The official Google Webmaster Central Blog has a very comprehensive post this morning about trafficking in links that pass PageRank, and why webmasters who want to do well in Google natural search listings should avoid it. There’s nothing new for those of us who have been following this for a while, but for those of you still interested in this debate, this post from Matt Cutts and Maile Ohye not only shows Google’s historical objection to the practice, but the fundamental reason for it. As we’ve been telling clients for a while, Google’s natural listings are fundamentally different from sponsored listings in the sense that there is no additional direct cost to entry for placement or ranking. Regardless of a site’s budget, then, all competitors in a Search Engine Results Page (SERP) with crawlable content containing relevant keywords and links from authority sites in their niche have the opportunity to rank in the natural listings. In the post, Google explains how paid links change this game:
Such links can hurt relevance by causing:
- – Inaccuracies: False popularity and links that are not fundamentally based on merit, relevance, or authority
- – Inequities: Unfair advantage in our organic search results to websites with the biggest pocketbooks.
I’d like to focus on this second point, because I’m not sure that webmasters really understand what this means. There are a number of complaints in the comments of this post, for example, that claim that small businesses don’t have the deep pockets that big businesses do, and need to buy links that pass PageRank in order to fix this inequity. I see this comment a lot, and don’t think that small businesses really understand the implications of this statement. Let’s say, for example, that the engines allowed paid links to pass PageRank. Do small business owners really think they’d be better off if this happened? Chances are, companies with large marketing budgets would just shift it into paid link acquisition, which thanks to the pleas of small businesses who feel cheated by their relative inability to compete, Google and the other search engines made legal. The number and quality of paid links that resulted from this shift would surely dwarf anything that sites with smaller budgets could acquire, making it impossible for small businesses to compete with their better-funded competitors.

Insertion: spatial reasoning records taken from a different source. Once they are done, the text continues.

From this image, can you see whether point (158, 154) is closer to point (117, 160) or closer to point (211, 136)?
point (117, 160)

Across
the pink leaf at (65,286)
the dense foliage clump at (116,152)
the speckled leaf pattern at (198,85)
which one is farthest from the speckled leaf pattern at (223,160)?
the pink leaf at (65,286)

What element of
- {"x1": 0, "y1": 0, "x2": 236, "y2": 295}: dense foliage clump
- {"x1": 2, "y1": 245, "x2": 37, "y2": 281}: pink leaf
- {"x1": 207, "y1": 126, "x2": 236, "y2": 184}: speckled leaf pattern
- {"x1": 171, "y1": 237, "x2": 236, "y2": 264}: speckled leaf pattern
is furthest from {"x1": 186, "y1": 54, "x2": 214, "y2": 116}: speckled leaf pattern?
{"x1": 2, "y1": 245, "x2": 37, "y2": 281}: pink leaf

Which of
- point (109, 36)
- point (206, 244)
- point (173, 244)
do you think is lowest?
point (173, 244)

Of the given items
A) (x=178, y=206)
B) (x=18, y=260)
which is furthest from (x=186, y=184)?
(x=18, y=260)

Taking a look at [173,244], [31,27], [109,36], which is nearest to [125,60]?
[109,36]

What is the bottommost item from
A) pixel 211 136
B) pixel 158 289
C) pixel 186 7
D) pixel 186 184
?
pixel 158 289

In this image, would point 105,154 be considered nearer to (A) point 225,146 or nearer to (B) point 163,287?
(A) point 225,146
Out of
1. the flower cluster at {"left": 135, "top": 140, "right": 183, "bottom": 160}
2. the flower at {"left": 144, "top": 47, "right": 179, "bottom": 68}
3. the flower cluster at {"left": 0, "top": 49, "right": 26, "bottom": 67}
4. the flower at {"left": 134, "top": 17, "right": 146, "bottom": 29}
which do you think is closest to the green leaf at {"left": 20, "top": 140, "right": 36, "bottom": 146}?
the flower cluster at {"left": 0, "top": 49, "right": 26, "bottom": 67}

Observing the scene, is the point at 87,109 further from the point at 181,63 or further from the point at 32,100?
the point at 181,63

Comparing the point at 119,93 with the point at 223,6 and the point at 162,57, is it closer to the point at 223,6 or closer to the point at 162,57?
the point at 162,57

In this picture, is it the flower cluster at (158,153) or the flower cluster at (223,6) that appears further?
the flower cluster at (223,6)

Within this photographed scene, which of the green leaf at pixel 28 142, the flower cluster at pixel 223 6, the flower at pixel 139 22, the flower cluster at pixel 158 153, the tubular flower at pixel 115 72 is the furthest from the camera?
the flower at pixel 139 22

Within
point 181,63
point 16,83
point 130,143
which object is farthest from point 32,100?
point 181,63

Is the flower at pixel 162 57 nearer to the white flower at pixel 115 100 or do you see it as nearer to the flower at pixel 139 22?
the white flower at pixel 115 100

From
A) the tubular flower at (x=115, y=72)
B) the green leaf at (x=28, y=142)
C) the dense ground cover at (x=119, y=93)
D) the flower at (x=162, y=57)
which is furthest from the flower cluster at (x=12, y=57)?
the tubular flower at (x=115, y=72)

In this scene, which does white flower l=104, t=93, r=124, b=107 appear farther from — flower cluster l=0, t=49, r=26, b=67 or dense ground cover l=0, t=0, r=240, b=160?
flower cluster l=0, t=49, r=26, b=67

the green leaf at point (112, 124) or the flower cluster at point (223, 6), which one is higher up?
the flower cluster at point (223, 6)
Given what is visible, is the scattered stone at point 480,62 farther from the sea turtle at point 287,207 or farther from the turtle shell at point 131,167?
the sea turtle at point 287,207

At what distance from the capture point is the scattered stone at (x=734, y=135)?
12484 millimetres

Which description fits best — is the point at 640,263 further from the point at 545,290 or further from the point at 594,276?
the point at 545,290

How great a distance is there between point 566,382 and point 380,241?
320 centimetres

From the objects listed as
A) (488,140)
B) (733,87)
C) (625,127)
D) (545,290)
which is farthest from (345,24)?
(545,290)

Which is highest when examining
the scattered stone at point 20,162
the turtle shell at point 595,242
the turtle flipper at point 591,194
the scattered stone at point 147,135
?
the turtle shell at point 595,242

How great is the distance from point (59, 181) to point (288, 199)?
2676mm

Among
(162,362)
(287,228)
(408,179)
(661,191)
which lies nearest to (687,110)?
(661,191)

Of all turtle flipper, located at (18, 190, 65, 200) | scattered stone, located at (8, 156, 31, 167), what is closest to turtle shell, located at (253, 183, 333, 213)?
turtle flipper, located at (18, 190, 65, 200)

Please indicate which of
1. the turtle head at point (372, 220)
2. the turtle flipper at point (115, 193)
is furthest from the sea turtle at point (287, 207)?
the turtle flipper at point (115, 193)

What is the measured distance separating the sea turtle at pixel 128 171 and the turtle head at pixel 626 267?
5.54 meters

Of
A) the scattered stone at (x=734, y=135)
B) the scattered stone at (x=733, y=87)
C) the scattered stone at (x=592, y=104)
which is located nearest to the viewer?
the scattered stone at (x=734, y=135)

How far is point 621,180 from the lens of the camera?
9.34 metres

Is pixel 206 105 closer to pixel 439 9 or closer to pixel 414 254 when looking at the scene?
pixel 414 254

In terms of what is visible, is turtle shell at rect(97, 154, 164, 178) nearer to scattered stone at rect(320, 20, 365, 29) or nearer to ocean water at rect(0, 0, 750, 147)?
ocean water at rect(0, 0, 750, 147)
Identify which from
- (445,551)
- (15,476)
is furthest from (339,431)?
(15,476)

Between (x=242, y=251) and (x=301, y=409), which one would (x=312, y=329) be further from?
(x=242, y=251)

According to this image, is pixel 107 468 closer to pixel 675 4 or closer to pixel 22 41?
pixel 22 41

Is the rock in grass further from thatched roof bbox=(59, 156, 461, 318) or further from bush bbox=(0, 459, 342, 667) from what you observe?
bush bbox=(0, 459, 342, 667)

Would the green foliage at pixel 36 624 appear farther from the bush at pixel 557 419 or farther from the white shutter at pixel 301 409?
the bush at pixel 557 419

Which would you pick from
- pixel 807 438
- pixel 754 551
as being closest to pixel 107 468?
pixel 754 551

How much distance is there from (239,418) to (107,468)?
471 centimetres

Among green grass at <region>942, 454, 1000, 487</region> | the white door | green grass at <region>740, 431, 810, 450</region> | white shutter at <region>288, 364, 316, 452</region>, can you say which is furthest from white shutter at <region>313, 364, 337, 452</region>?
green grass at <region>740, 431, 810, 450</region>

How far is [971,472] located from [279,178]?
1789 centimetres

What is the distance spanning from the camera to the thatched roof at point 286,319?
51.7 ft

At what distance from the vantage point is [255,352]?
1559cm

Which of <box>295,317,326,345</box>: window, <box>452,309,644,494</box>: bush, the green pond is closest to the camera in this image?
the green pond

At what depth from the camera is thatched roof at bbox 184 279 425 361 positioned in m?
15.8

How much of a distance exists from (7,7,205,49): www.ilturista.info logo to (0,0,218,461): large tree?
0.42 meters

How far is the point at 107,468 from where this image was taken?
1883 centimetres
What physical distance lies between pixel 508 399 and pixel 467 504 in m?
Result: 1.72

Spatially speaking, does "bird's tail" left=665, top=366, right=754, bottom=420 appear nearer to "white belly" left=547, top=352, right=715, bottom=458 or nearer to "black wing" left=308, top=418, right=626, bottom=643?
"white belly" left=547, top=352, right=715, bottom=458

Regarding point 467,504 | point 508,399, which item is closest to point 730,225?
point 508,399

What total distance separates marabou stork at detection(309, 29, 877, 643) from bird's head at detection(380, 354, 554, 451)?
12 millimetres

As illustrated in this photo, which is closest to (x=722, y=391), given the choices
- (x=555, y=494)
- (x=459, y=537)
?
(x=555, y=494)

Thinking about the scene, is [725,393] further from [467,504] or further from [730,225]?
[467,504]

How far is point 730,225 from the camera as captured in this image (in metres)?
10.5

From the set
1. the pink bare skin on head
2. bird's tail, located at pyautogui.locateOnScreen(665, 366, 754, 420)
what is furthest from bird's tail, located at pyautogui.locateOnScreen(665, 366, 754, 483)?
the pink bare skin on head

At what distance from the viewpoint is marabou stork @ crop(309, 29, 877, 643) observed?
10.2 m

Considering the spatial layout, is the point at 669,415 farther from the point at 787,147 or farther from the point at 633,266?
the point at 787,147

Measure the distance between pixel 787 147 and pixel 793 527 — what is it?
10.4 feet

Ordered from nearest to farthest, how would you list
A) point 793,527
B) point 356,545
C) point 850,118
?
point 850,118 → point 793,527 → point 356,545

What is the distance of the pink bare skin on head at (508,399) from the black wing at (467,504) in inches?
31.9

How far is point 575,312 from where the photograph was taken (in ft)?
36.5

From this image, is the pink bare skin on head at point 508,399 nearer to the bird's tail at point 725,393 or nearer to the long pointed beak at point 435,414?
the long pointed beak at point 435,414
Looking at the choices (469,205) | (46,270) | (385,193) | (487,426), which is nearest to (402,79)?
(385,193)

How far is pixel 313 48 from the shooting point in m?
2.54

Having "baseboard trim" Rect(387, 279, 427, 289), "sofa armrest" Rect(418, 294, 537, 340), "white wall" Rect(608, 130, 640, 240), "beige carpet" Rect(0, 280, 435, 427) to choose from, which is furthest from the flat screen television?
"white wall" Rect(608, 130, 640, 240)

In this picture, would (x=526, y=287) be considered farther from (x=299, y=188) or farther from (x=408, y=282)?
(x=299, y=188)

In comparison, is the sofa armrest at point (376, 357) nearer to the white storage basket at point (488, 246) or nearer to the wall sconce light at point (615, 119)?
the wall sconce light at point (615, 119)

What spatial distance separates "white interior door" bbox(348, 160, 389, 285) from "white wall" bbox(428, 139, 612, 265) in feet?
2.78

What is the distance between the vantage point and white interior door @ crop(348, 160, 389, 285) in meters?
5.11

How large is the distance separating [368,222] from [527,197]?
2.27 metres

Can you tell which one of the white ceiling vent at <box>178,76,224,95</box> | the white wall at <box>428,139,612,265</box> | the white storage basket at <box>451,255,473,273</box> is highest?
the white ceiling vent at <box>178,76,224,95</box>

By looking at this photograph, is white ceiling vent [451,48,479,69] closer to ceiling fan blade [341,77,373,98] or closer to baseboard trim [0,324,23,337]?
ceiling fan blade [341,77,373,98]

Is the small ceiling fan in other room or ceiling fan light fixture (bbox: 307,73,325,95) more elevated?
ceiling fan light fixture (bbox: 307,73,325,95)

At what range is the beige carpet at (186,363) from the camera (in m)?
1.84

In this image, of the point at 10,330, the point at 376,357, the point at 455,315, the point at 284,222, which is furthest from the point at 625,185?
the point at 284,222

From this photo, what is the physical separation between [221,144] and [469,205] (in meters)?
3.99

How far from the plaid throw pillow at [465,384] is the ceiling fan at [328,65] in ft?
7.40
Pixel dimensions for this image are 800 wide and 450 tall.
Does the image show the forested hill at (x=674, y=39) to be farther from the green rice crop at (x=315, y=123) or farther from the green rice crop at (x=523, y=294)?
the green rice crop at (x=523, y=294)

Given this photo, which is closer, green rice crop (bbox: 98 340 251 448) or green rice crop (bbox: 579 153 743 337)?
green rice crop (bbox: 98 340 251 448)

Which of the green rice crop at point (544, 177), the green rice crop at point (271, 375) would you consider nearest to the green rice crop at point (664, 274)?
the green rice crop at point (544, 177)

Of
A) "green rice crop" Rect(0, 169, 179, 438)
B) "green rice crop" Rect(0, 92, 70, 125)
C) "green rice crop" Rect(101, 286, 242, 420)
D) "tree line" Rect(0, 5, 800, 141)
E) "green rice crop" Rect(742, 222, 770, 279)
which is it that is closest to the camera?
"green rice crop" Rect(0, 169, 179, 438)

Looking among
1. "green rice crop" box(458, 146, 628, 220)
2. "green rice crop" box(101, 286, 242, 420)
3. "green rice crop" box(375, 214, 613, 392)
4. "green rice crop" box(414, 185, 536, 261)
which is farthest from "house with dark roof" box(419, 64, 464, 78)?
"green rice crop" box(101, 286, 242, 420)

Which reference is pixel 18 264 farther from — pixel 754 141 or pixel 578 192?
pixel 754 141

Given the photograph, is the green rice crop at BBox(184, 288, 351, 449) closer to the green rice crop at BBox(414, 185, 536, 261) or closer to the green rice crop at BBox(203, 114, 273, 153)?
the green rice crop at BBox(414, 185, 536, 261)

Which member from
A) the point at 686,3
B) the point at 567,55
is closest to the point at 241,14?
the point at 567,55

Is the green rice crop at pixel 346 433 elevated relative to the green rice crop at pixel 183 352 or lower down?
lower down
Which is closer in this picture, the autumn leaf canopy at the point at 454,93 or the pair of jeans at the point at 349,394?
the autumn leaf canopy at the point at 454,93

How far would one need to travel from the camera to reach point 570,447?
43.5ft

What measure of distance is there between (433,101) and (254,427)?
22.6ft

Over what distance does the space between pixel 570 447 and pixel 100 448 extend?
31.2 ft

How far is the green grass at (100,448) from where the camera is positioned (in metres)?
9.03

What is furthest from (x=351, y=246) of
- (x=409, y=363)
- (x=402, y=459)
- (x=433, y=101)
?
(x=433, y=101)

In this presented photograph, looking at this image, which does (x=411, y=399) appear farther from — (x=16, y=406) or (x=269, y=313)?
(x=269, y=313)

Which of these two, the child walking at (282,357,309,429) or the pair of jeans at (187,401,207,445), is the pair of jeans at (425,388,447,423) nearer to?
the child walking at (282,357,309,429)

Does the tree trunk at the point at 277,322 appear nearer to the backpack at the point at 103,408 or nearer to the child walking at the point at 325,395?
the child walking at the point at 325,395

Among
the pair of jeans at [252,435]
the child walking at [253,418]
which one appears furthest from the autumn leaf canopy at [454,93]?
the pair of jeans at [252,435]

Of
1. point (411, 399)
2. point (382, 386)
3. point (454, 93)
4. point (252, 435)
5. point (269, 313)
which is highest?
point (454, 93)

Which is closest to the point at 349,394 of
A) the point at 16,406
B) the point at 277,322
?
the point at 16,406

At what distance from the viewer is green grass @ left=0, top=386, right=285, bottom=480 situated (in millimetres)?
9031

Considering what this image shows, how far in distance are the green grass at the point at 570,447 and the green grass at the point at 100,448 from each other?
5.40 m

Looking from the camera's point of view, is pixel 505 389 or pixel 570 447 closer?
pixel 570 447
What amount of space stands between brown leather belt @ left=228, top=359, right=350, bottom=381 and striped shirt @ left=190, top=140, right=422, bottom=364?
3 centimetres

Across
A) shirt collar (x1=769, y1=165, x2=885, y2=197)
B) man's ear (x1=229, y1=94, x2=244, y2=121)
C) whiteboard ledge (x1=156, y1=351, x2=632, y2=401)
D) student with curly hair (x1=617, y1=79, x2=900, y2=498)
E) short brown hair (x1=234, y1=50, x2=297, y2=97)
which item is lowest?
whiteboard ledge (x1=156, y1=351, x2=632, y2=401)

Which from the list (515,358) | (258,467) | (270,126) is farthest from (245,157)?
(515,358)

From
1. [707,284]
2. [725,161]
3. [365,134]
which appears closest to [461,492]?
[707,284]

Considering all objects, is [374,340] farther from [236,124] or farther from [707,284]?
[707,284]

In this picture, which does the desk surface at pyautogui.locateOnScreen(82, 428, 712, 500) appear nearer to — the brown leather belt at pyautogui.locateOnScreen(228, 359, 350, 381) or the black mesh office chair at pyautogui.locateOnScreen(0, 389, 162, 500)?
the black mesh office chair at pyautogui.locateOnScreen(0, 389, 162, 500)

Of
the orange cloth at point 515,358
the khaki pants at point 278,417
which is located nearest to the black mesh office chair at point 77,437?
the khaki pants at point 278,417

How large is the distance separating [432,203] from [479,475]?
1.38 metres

Is this really what small business owners want? Essentially their own destruction? Probably not, which is why I have a hard time thinking of the paid links debate as anything but an attempt to game the system with a tactic that no longer works. There are better ways for legitimate sites to spend a small marketing budget—ways that don’t knowingly violate the Google Webmaster Guidelines. Investing in a good content developer or public relations firm are both good ways to increase the long-term visibility of your brand in search engines without breaking the bank or gaming the system. There are many others out there for webmasters with the creativity and initiative to look.
I, for one, am hoping that this post from Google helps turn the discussion away from paid links, and to more of these ways to legitimately promote digital content. Small business webmasters, it really is for your own good.
Amen…. brother…. I have said all along that paid links corrupts the system. It places the small business owner at a distinct disadvantage… Thank you for speaking up… I wish more people would understand this… The truth is, I suspect, That buying links replaced actual SEO work long ago, for many in this industry.
I equate buying links as the drug of choice for many in the SEO subculture…. I’ve even created a 12 step program for the illness of linking buying/selling.
Let’s start with the “I’m powerless part…”
Paid links are just another form of advertising. The problem is that has an effect on rankings as well.
It does when it’s not nofollowed, yes. Legitimate businesses can ensure they’re compliant by nofollowing any advertising they’re doing through paid links.